Johnson & Johnson has proposed that Great Britain’s national health service reimburse for the cancer drug bortezomib (Velcade), but only for patients who actually benefit from the treatment, which can cost up to $48,000 per patient. Manufacturers of four multiple sclerosis drugs, which can cost as much as $18,000 per patient annually, also have agreed to reduce drug prices if the medications do not meet anticipations. Glaxo-SmithKline has made similar pay-for-performance pricing arrangements with two European governments, but declines to name the drugs or countries involved.
In the United States, United-Healthcare has negotiated an agreement with Genomic Health on a performance-based contract for a genetic test that would determine if chemotherapy would benefit a patient with early-stage breast cancer.
Amgen is challenging the Centers for Medicare and Medicaid Services’ decision to limit cancer patients’ access to anemia drugs. Under a new policy, Medicare will not pay for the company’s darbepoetin alfa (Aranesp) and epoetin alfa (Epogen), along with Johnson & Johnson’s epoetin alfa (Procrit), if a patient’s pretreatment hemoglobin level is greater than 10 g/dL. Physicians aim for a level of 10 to 12 g/dL for cancer patients.
Amgen contends that the policy goes against the FDA’s approved labeling for the drugs, as well as the recommendation by the Oncologic Drugs Advisory Committee and clinical practice guidelines from the American Society of Clinical Oncology and the American Society of Hematology.
As Amgen struggles the deal with falling sales of its anemia franchise, it has “commenced a global review of the company’s business plans” to identify cost-cutting potential, according to a regulatory filing in August.
In an 8–2 decision, a federal appeals court has ruled that terminally ill patients do not have a right to obtain experimental drugs, even if their physician cites the agent as the greatest hope for survival. The majority of judges declared that federal regulators have the authority to determine when experimental drugs can become available, and advocates who feel otherwise should take their case to Congress. The Abigail Alliance for Better Access to Developmental Drugs, named after a 21-year-old student who died from cancer after being denied access to two investigational anticancer drugs that were later FDA approved, brought the case to court, and vowed to appeal the decision to the Supreme Court.

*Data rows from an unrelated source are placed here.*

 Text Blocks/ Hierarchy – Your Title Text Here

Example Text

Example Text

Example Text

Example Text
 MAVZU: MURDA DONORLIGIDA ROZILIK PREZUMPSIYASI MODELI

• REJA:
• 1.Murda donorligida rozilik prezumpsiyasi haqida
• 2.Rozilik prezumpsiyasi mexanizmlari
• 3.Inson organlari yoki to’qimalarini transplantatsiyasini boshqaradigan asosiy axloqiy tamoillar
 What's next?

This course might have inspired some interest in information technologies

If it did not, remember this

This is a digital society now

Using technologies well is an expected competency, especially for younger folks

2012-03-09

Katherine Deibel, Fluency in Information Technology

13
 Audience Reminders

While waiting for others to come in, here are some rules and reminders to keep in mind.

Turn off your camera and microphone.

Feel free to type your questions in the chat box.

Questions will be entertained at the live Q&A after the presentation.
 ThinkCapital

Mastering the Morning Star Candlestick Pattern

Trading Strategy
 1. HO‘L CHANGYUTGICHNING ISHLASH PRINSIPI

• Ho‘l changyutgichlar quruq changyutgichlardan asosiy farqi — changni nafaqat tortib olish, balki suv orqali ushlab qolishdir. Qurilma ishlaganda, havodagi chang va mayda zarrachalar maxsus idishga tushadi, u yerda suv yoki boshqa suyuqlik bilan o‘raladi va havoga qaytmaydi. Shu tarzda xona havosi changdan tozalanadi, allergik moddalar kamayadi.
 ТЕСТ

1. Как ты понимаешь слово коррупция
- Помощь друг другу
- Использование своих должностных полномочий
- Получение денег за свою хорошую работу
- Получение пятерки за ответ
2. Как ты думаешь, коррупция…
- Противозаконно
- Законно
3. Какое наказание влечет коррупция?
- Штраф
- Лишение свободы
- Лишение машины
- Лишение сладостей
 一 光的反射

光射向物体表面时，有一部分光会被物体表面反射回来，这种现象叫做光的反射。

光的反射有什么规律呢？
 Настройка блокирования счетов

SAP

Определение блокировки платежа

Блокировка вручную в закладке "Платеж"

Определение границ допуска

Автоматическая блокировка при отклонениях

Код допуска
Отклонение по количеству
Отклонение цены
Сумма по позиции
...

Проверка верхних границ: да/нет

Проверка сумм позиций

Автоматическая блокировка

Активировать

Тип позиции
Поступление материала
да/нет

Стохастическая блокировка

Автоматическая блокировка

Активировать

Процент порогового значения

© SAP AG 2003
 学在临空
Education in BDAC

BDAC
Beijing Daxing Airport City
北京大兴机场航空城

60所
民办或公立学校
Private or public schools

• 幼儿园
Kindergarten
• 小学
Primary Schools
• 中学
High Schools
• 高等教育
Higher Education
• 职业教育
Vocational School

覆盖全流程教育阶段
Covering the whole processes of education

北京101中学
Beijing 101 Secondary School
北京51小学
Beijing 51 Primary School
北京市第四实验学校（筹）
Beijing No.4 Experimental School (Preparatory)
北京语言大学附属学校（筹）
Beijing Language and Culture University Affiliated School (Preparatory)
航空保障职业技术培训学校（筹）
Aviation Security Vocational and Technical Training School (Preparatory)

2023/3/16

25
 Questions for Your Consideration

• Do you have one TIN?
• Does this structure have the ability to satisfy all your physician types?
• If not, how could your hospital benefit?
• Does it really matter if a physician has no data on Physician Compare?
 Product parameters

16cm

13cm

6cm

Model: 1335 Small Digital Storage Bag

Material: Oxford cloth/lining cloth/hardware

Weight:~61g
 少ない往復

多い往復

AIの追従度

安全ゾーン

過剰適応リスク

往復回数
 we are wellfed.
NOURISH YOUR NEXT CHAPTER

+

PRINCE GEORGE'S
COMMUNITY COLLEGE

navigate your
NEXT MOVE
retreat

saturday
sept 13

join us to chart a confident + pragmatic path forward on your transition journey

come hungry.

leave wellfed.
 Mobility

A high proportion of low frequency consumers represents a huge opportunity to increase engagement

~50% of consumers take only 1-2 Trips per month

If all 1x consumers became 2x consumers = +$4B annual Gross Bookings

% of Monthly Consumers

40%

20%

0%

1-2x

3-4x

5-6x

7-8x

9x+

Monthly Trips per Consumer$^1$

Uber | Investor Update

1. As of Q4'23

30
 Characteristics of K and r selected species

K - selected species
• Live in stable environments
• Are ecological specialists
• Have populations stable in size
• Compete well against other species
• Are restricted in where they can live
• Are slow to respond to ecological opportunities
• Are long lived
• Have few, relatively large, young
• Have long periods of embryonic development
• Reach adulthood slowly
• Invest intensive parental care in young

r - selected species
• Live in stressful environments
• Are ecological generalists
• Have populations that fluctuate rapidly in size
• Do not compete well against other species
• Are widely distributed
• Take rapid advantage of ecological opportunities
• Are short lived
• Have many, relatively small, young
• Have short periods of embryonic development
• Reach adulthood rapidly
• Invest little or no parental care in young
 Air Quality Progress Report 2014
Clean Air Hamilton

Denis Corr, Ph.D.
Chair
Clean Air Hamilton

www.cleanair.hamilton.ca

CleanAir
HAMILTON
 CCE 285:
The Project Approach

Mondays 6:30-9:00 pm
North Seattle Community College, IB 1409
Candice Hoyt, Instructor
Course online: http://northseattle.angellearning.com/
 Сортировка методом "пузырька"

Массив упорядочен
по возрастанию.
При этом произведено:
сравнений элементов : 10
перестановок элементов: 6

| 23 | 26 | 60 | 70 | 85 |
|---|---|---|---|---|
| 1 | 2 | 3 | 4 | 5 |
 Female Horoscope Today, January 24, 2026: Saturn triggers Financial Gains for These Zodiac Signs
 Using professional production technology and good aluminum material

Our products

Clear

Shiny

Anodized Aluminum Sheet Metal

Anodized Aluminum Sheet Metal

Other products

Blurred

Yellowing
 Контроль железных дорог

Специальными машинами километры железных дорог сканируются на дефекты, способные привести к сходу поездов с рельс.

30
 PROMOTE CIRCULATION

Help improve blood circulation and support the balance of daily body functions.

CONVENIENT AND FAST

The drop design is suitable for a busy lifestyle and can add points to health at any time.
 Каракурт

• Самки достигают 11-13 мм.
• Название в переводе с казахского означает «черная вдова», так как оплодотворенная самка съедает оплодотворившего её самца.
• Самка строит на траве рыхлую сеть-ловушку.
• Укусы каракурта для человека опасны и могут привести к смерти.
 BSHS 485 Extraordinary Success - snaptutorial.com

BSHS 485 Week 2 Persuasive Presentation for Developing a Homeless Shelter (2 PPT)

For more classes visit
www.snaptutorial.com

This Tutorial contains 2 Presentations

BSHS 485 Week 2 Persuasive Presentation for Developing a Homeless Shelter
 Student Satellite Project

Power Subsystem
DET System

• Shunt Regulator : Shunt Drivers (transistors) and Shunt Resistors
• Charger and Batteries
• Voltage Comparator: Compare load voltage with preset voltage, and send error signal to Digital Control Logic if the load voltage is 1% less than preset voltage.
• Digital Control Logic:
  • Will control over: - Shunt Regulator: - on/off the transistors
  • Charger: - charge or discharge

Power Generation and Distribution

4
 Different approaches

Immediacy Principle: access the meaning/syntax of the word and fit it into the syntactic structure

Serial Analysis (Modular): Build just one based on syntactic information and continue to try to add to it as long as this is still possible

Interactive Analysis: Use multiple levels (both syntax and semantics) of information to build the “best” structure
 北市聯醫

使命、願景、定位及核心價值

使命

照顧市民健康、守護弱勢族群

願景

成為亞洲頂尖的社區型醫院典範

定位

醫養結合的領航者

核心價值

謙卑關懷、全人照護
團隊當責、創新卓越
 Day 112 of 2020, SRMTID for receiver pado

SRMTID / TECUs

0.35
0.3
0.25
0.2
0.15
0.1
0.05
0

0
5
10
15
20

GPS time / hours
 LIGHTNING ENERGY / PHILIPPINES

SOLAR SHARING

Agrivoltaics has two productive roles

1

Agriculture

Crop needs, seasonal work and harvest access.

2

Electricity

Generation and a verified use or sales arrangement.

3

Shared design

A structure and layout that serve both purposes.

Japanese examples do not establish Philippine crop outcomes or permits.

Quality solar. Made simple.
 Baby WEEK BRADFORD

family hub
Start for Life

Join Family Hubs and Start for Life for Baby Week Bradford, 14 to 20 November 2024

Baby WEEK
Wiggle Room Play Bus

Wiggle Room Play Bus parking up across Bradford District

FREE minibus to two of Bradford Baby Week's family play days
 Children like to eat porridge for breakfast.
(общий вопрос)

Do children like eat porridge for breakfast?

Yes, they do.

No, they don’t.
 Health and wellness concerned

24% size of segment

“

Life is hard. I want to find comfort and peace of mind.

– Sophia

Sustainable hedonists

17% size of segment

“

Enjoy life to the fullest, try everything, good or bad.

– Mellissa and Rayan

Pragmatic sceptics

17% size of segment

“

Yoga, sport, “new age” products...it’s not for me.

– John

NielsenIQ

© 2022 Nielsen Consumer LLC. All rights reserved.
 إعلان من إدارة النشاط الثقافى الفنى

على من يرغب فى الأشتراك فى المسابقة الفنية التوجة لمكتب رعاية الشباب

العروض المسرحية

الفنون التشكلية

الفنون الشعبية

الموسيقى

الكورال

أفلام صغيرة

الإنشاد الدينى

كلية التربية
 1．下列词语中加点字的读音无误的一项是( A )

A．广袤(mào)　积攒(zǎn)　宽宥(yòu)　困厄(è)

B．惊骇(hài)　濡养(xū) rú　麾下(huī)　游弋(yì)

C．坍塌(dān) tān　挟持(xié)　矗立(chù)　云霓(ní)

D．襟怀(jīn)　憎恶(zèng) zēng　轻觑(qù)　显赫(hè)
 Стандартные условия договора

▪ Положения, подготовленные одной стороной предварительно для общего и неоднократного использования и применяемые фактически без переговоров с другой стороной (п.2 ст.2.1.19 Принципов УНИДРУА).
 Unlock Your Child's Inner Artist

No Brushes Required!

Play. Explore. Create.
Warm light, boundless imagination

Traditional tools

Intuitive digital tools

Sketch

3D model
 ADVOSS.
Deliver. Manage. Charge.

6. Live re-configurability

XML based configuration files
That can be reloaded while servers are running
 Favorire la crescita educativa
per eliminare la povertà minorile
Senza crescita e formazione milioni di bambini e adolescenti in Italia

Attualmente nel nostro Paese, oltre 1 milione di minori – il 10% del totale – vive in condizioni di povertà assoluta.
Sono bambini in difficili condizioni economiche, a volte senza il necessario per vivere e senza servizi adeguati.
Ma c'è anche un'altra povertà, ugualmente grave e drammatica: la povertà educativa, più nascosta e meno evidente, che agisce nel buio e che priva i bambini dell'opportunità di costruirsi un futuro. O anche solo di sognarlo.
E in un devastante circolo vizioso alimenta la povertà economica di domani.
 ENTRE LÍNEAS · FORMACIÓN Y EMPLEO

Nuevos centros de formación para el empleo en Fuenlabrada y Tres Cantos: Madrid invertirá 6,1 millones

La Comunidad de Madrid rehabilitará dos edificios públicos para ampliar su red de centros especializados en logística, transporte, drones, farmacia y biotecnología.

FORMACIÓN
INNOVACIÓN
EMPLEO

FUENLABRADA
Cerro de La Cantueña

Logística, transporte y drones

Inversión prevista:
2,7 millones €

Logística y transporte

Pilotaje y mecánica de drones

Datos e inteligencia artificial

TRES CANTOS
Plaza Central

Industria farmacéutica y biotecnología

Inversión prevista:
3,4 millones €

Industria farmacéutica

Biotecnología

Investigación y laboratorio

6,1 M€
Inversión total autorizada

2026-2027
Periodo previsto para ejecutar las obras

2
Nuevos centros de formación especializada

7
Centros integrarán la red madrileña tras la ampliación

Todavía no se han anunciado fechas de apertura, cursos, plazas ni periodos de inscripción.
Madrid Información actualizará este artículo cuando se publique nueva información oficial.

A federal judge has ruled that Roche’s antianemia drug Mircera infringes on an Amgen patent. … Initial public offerings abound: Reliant Pharmaceuticals plans to raise $400 million, with proceeds used for acquisitions and to pay off existing debt. Talecris is planning a $1 billion IPO, and Adnexus and ARYx Therapeutics also are planning to raise $86 million in separate IPOs. … Merck and Ariad have inked a $1 billion development pact for a late-stage metastatic sarcoma study. … Merck also plans to buy NovaCardia in a $350 million transaction. … Eli Lilly is entering the biotech market through its own pipeline rather than acquisitions. More than half of its new drugs entering clinical trials will be biologics, with plans to bring a new biologic to market every year beginning in 2011. … Astra Zeneca and United Kingdom-based Silence Therapeutics have signed a $402 million deal for early-stage identification and development of novel siRNA molecules. … Noven Pharmaceuticals is acquiring JDS Pharmaceuticals. … Pfizer inked a $1 billion deal with Icagen for development of pain medications.